Aide GNR Agricole avril 2026

Un formalisme disproportionné pour bénéficier des aides GNR

La FDSEA et les JA Aveyron ont été contactés la semaine dernière par la direction départementale des finances publiques (DDFIP12) concernant l’instruction des demandes de remboursement de l’aide GNR agricole pour le mois d’avril 2026.

Cette dernière nous a indiqué que dans les premiers dossiers déposés il manquait une pièce justificative : une déclaration sur l'honneur concernant les aides de minimis. Cette attestation sur l’honneur doit être téléchargée sur un site différent de celui sur lequel la demande d’aide est elle-même déposée. Autrement dit, il est demandé aux agriculteurs de naviguer entre deux plateformes distinctes (impôts.gouv.fr et ChorusPro) pour une seule démarche, à l’heure où la simplification devrait s’imposer !

Pour pouvoir prétendre à l'aide l’exploitant ne doit pas avoir perçu plus de 50 000 € d’aides de minimis au cours des trois dernières années.

Cette déclaration contraint donc les agriculteurs à produire une liste exhaustive de toutes les aides obtenues au titre du régime de minimis agricole qu’ils ont perçues lors des 36 derniers mois (crédits d’impôt, DEP, provision élevage…). Un carcan administratif qui rend l’aide quasi inaccessible !

Combien d’agriculteurs vont aller au bout de la démarche pour récupérer 38,60€ dans le cas où ils ont commandé 1000 L au mois d’avril ?

Nous avons fait remonter l’information auprès de nos réseaux respectifs FNSEA et JA National qui ont saisi l’administration fiscale pour lui demander de supprimer ce formalisme disproportionné qui n’était pas nécessaire, vu qu’un dispositif européen plus favorable existe.

Or, le gouvernement français a fait le choix de ne pas mobiliser pleinement les mesures proposées par la commission européenne qui permet aux États membres d’accorder des aides temporaires aux agriculteurs, sans être contraints par le formalisme restrictif des aides de minimis.
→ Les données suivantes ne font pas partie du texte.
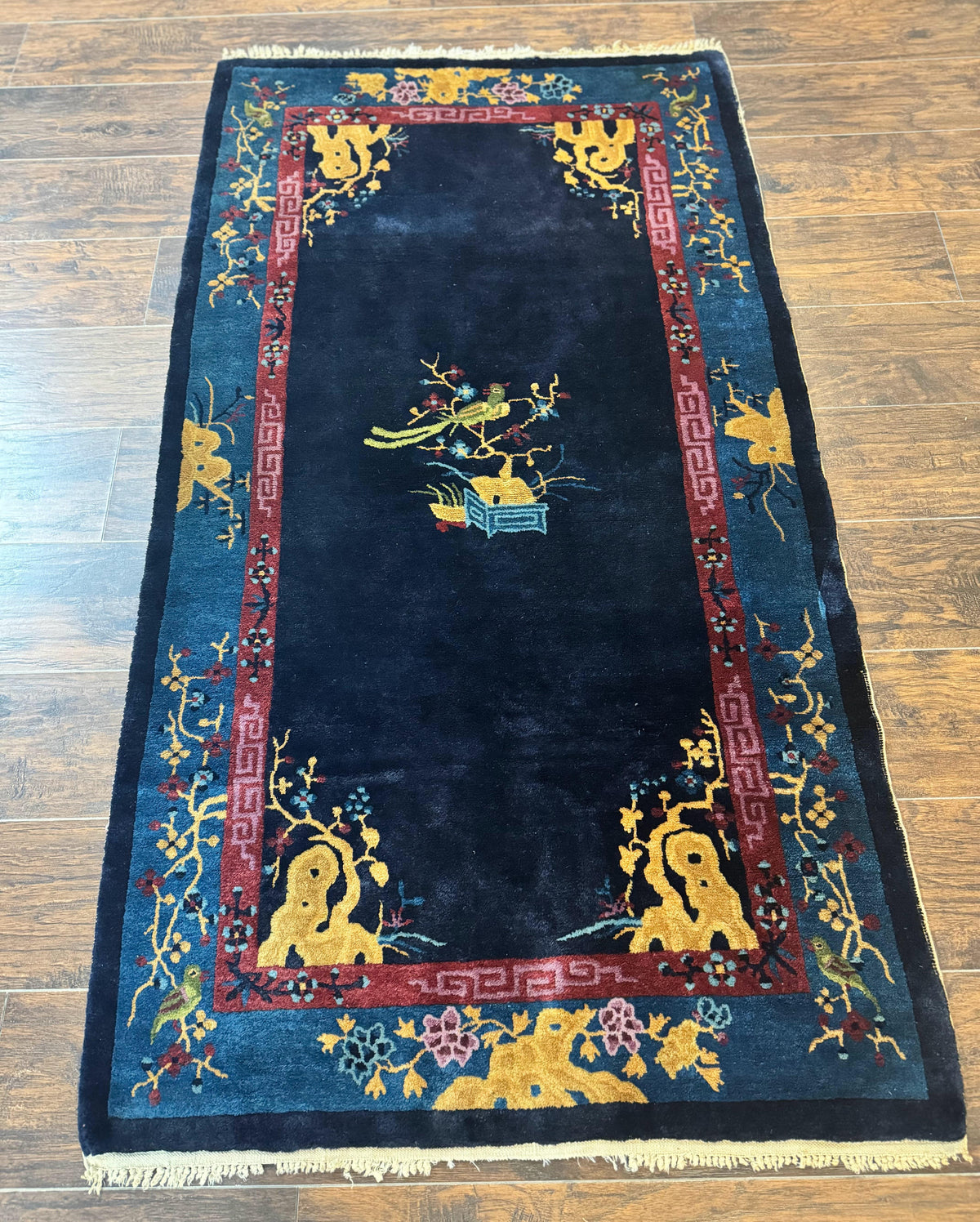 Antique Chinese Peking Rug 3x6, Dark Blue, Bird Motif, Handmade Wool Art Deco Asian Oriental Carpet, Pair B - Jewel Rugs, view 2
En maintenant l’aide GNR dans ce champ du règlement, la France limite de facto l’efficacité du soutien public.

L’agriculture française ne peut être la seule à subir des limitations administratives quand des solutions juridiques existent au niveau européen. Il est impératif d’assurer un soutien à la hauteur des enjeux, dans le respect des possibilités offertes par le droit de l’Union.

FDSEA et JA Aveyron se tiennent disponibles pour répondre à leurs adhérents.